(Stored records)

══════════

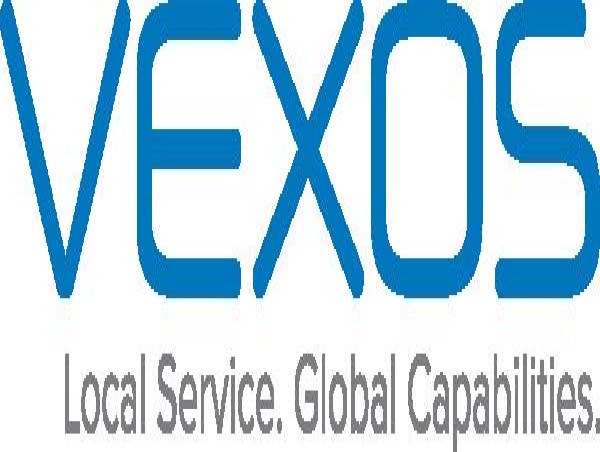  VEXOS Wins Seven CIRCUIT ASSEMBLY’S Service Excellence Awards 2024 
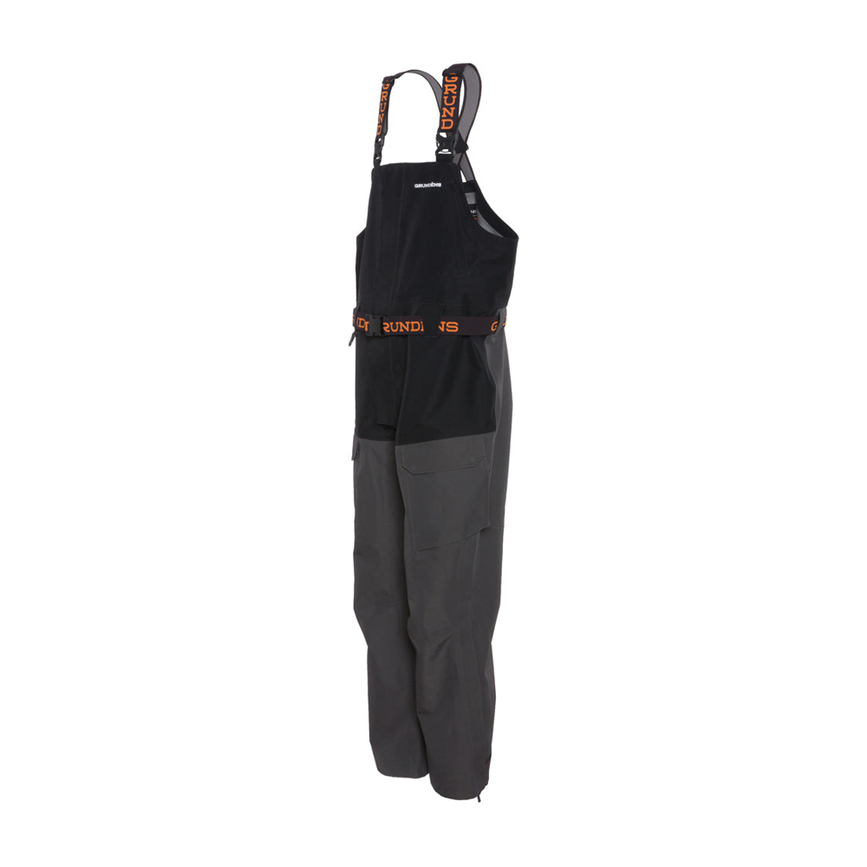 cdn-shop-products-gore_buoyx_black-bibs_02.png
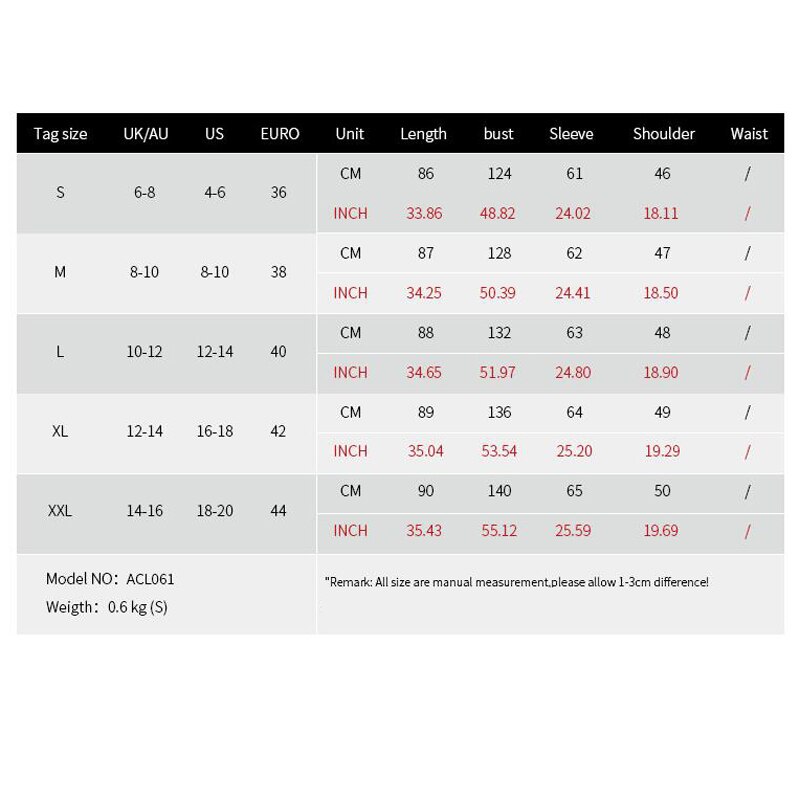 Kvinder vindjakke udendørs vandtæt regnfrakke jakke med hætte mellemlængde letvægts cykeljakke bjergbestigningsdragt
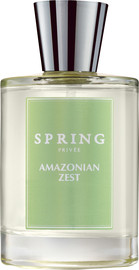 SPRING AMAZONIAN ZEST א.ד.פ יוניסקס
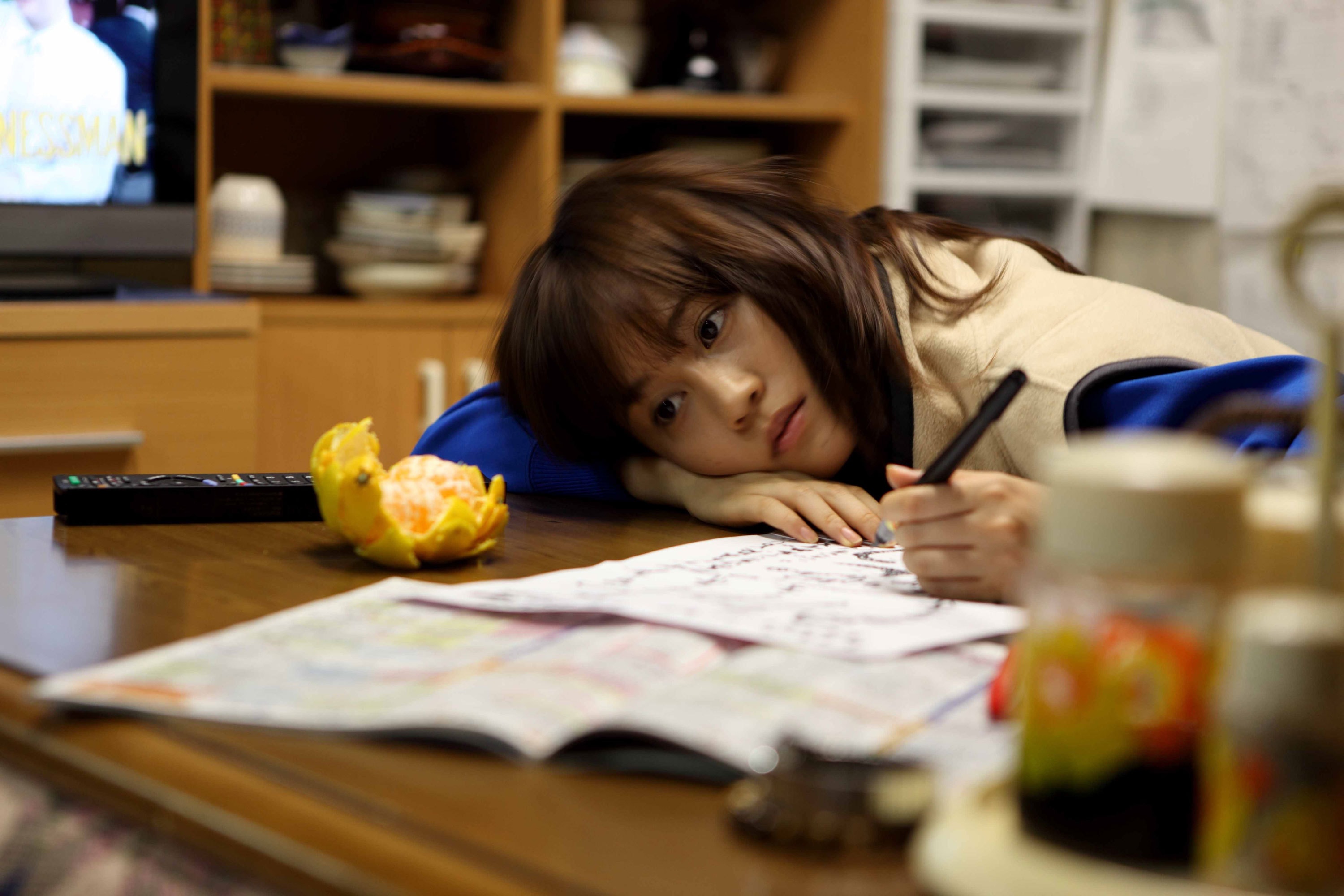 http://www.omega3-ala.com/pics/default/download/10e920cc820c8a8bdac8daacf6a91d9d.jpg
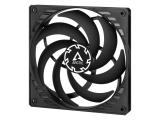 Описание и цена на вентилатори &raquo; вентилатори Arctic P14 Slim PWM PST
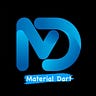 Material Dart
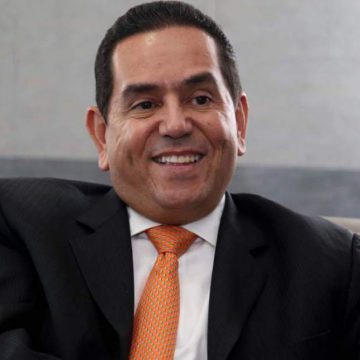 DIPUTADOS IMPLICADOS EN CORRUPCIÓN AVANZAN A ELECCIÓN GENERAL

══════════

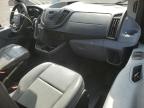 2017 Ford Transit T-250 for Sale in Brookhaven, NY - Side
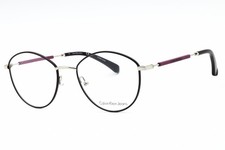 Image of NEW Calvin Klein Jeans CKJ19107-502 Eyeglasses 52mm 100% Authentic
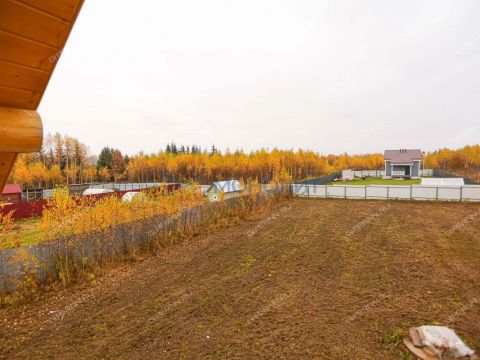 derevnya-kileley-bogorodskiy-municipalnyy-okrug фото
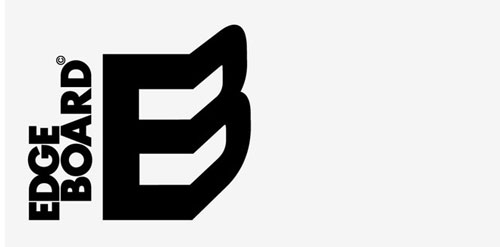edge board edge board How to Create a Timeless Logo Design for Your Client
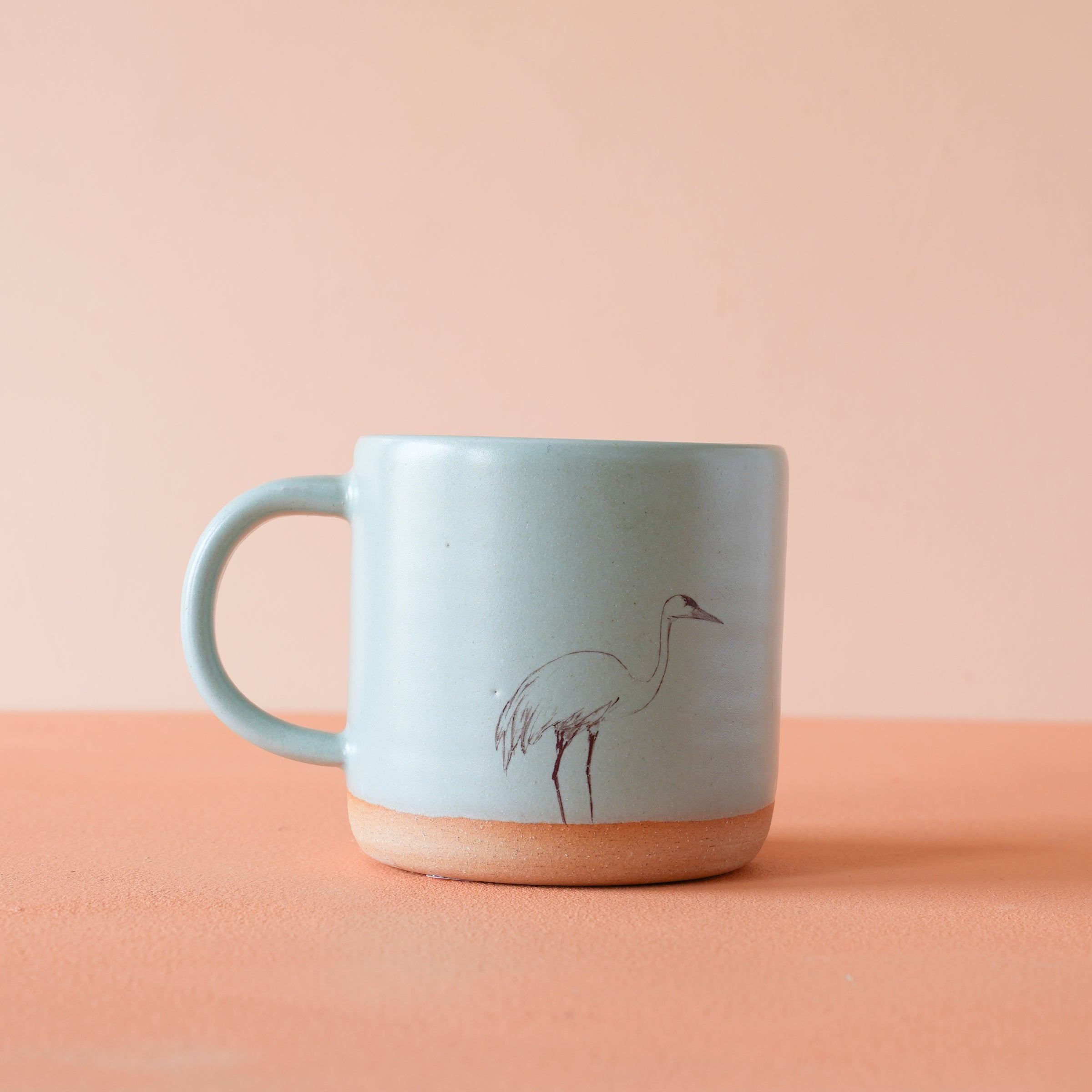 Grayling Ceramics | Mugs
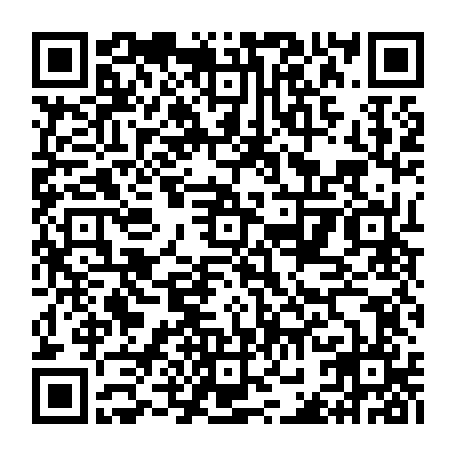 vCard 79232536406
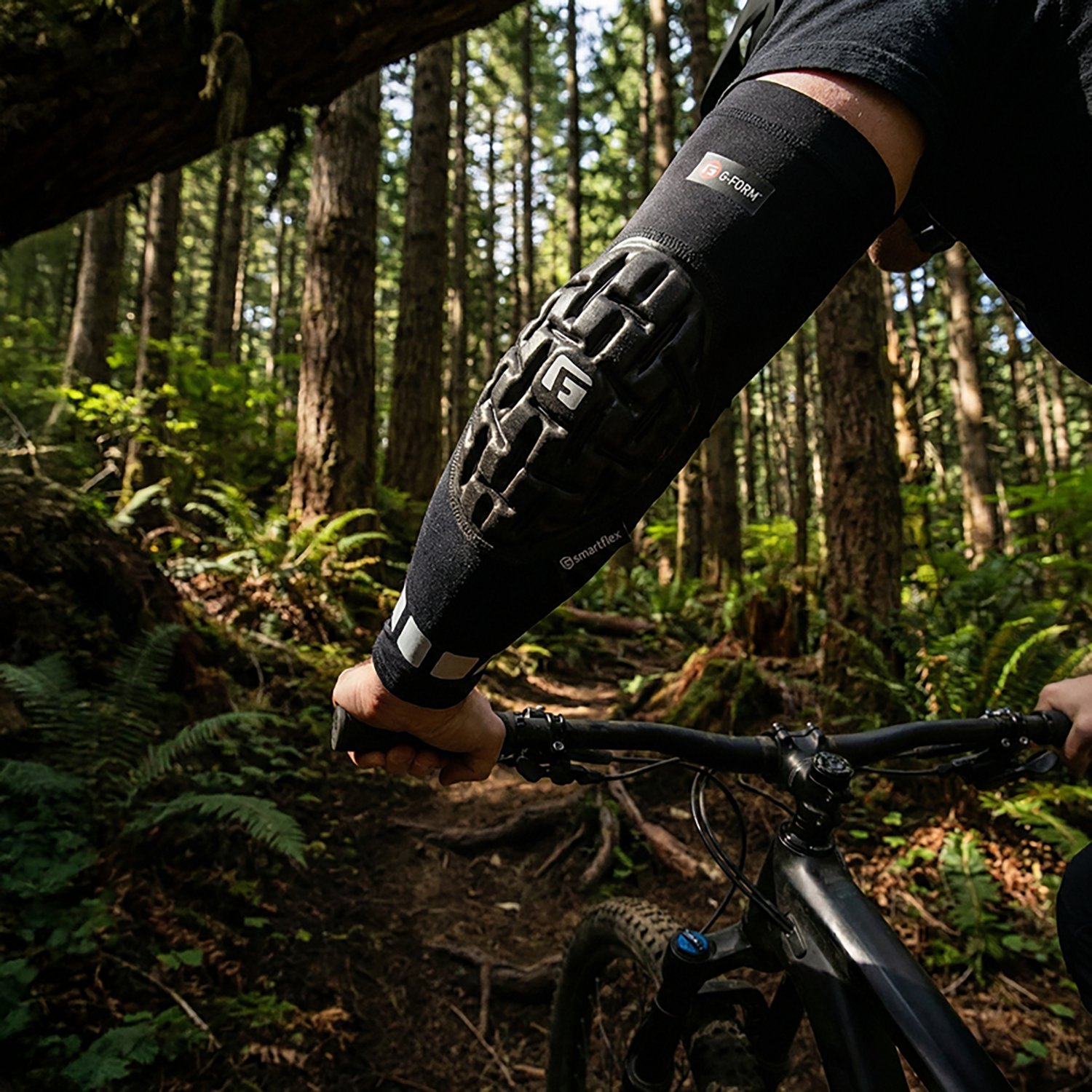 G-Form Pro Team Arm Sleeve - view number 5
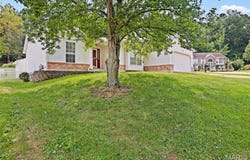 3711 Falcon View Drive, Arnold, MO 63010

══════════

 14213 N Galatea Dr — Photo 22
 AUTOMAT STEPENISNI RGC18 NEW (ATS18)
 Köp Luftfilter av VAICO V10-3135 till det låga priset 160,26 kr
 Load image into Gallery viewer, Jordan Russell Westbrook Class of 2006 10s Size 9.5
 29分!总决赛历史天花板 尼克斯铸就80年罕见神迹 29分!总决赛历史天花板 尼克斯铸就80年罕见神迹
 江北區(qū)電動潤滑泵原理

══════════

- _Your assignment_: Please make an exact copy of the lines above from the line with "14213 N Galatea Dr — Photo 22" through the line with "江北區(qū)電動潤滑泵原理", both ends included.

- _Response_:
 14213 N Galatea Dr — Photo 22
 AUTOMAT STEPENISNI RGC18 NEW (ATS18)
 Köp Luftfilter av VAICO V10-3135 till det låga priset 160,26 kr
 Load image into Gallery viewer, Jordan Russell Westbrook Class of 2006 10s Size 9.5
 29分!总决赛历史天花板 尼克斯铸就80年罕见神迹 29分!总决赛历史天花板 尼克斯铸就80年罕见神迹
 江北區(qū)電動潤滑泵原理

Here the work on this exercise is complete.